**PROVIDED PASSAGE:**
The next week, the newly married Heather and Reg lived through what they describe as a “horrendous nightmare”.
“I had a sinking feeling I would never see them again, because if they could’ve got to a phone, they would have called.”
Eventually, they were told of the deaths of Elizabeth and 13-year-old June.
Reg was asked to find the dental records of his father-in-law Richard as his body wasn’t even recognisable.
All three died of burns, according to the coroner’s office.
Image: June with her mother Elizabeth in 1972. Pic: Reg Lea
“A witness at the time said my mother and sister had gone into the building to collect some bingo winnings, and when the fire started, my dad ran into the burning building to try and save them,” says Heather.
“It’s a horrible thing to happen to anybody.”
The main causes of death for the victims were suffocation, carbon monoxide poisoning, burns and multiple injuries from falling.
A total of 102 people were injured – almost all were holidaymakers who had come for a break from the north of England.
The fire was thought to have been started by a discarded cigarette.
“We coped because we were newly married, we had a new life,” says Heather.
Reg adds that the couple stuck to their daily routine and tried to carry on as best they could.
“But I remember about two months after it happened, I went to see my doctor to ask for help, and he said, ‘is your marriage OK?’
“I had to say… ‘I’m not here for my marriage, can you help me with Summerland?'”
The couple, who now live in the Wirral, Merseyside, still find it painful to talk about the subject to this day – but it’s the findings of an investigation into the inferno that stays with them.
‘They said no villains’ were responsible
On 24 May 1974, a report was released cataloguing a series of failures regarding the Summerland disaster, from the design of the building, to the fire safety regulations.
No individuals or groups were singled out to blame for what happened, and all the deaths were ruled as “death by misadventure”.
The report said the accident was down to “human errors, a reliance on the old-boy network and poor communications”.
Dr Ian Phillips of Birmingham University, who documented the disaster in a report, says “[the ruling] was wrong”.
“They said in it that there were no villains and I believe the coroner was influenced by that line and that’s why the ruling was ‘death by misadventure’.”
A death by misadventure verdict is defined as “a death that is primarily attributed to an accident that occurred due to a risk that was taken voluntarily”. In other words, those that died were held to have been at least partly responsible for their own deaths.

**PROVIDED DATA:**
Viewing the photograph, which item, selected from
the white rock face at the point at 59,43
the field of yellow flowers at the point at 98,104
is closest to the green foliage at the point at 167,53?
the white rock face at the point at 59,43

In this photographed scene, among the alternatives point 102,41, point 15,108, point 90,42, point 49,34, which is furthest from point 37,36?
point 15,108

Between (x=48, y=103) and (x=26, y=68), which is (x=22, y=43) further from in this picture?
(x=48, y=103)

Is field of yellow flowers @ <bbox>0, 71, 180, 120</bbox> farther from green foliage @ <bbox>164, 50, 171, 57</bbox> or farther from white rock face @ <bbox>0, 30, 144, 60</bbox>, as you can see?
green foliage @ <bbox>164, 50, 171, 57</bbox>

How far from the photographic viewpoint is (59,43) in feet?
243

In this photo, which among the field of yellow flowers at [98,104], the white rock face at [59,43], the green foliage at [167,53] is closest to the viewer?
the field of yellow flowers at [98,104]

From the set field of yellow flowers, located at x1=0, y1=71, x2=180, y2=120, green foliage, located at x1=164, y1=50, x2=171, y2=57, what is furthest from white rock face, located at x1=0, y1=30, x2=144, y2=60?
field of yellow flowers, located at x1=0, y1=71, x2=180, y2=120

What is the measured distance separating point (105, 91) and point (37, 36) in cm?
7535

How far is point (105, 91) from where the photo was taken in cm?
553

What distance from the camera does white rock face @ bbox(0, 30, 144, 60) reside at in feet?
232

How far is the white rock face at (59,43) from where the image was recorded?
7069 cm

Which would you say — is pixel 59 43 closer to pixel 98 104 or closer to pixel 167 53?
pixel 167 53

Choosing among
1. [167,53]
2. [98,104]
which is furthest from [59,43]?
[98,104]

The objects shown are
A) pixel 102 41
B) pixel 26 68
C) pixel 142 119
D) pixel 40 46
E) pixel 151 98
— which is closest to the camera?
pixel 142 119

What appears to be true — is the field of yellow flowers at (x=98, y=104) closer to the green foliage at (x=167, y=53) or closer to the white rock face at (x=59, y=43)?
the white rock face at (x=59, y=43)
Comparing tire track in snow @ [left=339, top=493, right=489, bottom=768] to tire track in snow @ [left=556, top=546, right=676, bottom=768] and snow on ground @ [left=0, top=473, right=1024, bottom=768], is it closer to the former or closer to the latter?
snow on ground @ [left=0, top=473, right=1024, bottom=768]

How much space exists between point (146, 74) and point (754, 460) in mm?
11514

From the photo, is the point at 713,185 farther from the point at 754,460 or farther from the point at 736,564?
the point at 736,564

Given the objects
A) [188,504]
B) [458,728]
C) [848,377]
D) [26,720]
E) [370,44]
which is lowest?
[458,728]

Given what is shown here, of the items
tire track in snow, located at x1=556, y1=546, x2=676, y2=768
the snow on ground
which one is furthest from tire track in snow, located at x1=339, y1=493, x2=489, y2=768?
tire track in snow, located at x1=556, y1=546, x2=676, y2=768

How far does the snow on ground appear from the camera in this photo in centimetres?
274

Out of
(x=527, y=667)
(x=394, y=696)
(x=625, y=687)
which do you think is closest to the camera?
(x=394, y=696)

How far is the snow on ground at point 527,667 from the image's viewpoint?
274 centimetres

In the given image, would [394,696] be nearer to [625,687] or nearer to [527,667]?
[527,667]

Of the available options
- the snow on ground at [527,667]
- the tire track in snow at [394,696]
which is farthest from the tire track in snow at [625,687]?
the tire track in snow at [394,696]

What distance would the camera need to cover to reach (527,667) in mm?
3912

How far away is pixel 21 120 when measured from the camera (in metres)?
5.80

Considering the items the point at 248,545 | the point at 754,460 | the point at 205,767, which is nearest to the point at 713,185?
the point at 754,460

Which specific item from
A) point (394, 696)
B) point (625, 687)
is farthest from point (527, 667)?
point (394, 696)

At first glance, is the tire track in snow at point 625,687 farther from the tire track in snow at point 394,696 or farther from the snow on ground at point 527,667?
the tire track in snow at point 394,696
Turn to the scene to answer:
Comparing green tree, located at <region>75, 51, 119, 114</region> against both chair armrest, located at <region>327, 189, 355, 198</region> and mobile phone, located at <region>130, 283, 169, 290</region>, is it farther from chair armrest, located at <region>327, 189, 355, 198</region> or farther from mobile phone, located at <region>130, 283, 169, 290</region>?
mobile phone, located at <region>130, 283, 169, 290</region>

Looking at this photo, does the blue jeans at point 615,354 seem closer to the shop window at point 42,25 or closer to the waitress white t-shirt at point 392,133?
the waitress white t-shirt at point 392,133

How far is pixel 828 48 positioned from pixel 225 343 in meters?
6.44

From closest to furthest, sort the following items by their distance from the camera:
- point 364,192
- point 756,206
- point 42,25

**GIVEN INSTRUCTION:**
Reproduce the part of the Summerland fire text starting at "Reg was asked" and ending at "the coroner’s office.". The records were taken from a different source than the text.

**THE RESULT:**
Reg was asked to find the dental records of his father-in-law Richard as his body wasn’t even recognisable.
All three died of burns, according to the coroner’s office.